Wednesday, October 07, 2009

On Smith’s Approach to Corporate Governance

[This is a long post because it requires a proper presentation of some of the evidence.]

At the History of Economics Society annual meeting in the University of Colorado, Denver this year, I attended one of the sessions at which there was a small eruption of differences between myself and the distinguished scholar, Professor Amos Witzum (London Metropolitan University), a brilliant lecturer, given to an upbeat, enthusiastic style of delivery. He also betrays hints of an almost abrasive disposition when faced with minor dissent. However, I have always found Amos a most likeable educator with a friendly personality and the kind of colleague I tend to find both admirable and companionable.

Amos delivered a typically robust account of the inequities of joint-stock companies as part of his lecture on “Incentives, Ownership and Motivation”, during the course of which he made several remarks about the failings of joint-stock companies, calling on support for some of his views from Adam Smith’s well-known criticisms of the 18th-century version of them in Wealth of Nations (Books IV and V).

Amos did not make any incorrect statements about Smith’s criticism – I recognised his references as I am sure most of the other listeners did too – but I did think that Amos generalised too far from Smith’s specific remarks about the 17th-18th century joint stock companies that he covered in his later editions of Wealth Of Nations, the histories of which companies Smith went into in considerable detail, leaving some choice quotations that have proved popular ever since.

Now this is not something unique to Amos. I reported on Lost Legacy, 28 September 2006, comments on a paper by Professor Sankar Muthu (Princeton University ) who delivered (in first-class teaching form) “Adam Smith’s critique of International trading Companies: theorising globalisation in the age of Enlightenment”, which was a well-based study of Smith’s thoughts on an aspect of international trade, at a conference I attended (“Re-thinking Adam Smith”) in New York. Sankar Mathu applied Smith's criticisms directly to modern coporations.
__________________________________________________
> _Required work_
(a) In the post on Smith's approach to corporate governance, what was the title of Amos Witzum's lecture?
(b) Which universities does the post on Smith's approach to corporate governance name?
(c) Pick up the post on Smith's approach to corporate governance where it stops.

Dataset excerpt:
__________________________________________________
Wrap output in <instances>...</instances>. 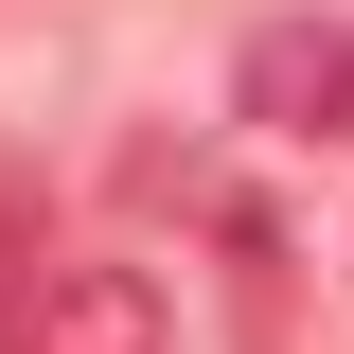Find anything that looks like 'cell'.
Wrapping results in <instances>:
<instances>
[{"label":"cell","instance_id":"obj_1","mask_svg":"<svg viewBox=\"0 0 354 354\" xmlns=\"http://www.w3.org/2000/svg\"><path fill=\"white\" fill-rule=\"evenodd\" d=\"M230 124L266 142H354V18H266L230 53Z\"/></svg>","mask_w":354,"mask_h":354},{"label":"cell","instance_id":"obj_2","mask_svg":"<svg viewBox=\"0 0 354 354\" xmlns=\"http://www.w3.org/2000/svg\"><path fill=\"white\" fill-rule=\"evenodd\" d=\"M160 283L142 266H36L18 301H0V354H160Z\"/></svg>","mask_w":354,"mask_h":354},{"label":"cell","instance_id":"obj_3","mask_svg":"<svg viewBox=\"0 0 354 354\" xmlns=\"http://www.w3.org/2000/svg\"><path fill=\"white\" fill-rule=\"evenodd\" d=\"M36 266H53V248H36V213H18V195H0V301H18V283H36Z\"/></svg>","mask_w":354,"mask_h":354}]
</instances>
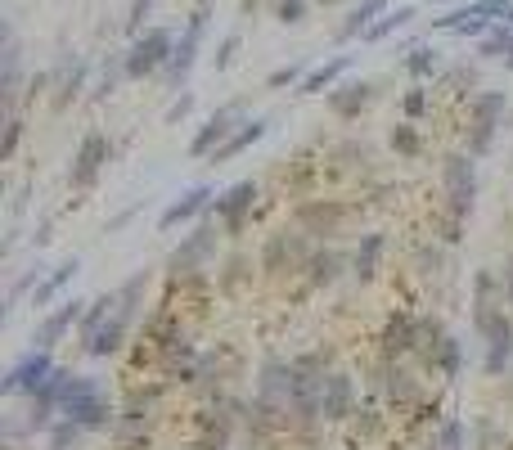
__________________________________________________
> _Answers for the exercise_
(a) "Incentives, Ownership and Motivation"

(b) University of Colorado, Denver; London Metropolitan University; Princeton University

(c)
The protocols of the Conference prohibit my commenting directly on Professor Muthu’s paper, so I wrote in Lost Legacy only generally about the subject of Smith’s critique of the 18th-century international trading companies. (Readers can read my comments in the Archives for September 2006, by clicking the month and year in the right-hand column on this page).

My main point is that we have to be careful in reading Wealth of Nations (Books IV and V) so as to downplay the limited relevance of Smith’s criticism with modern joint-stock companies. Smith's condemnatory comments are so pertinent to the targets of his ire that it is too easy to quote wholesale, out of context, and transfer them to present times.

That, basically was my comment after listening to Amos Witzum’s, otherwise excellent, paper. I probably made the debating mistake of saying that Smith’s criticism of the chartered trading joint-stock companies was really about their “distance” from supervision, though it clearly played a part. It was not just their structure; “distance” magnified the foibles of managers operating more that a year in sea journeys to and from India. To which Amos immediately interupting said adamantly that I was “wrong”. Fair enough, if I was wrong, I was wrong, but I didn’t think that my objection could simply be dismissed by repeating emphatically the words, “you’re wrong”, several times, no matter what I tried to say.

Let us look at Wealth Of Nations. First of all Book IV.

Smith discusses the mercantile system and notes the practice of Dutch traders with the Spice islands, who burnt the ‘speceries’ after they had loaded their ships with produce, so that they limited the quantity of spice entering Europe in a season (WN IV.vii.c. 101: 636). This “destructive plan” also impoverished the local people by lowering their “annual produce” (WN IV.vii.c.102: 637).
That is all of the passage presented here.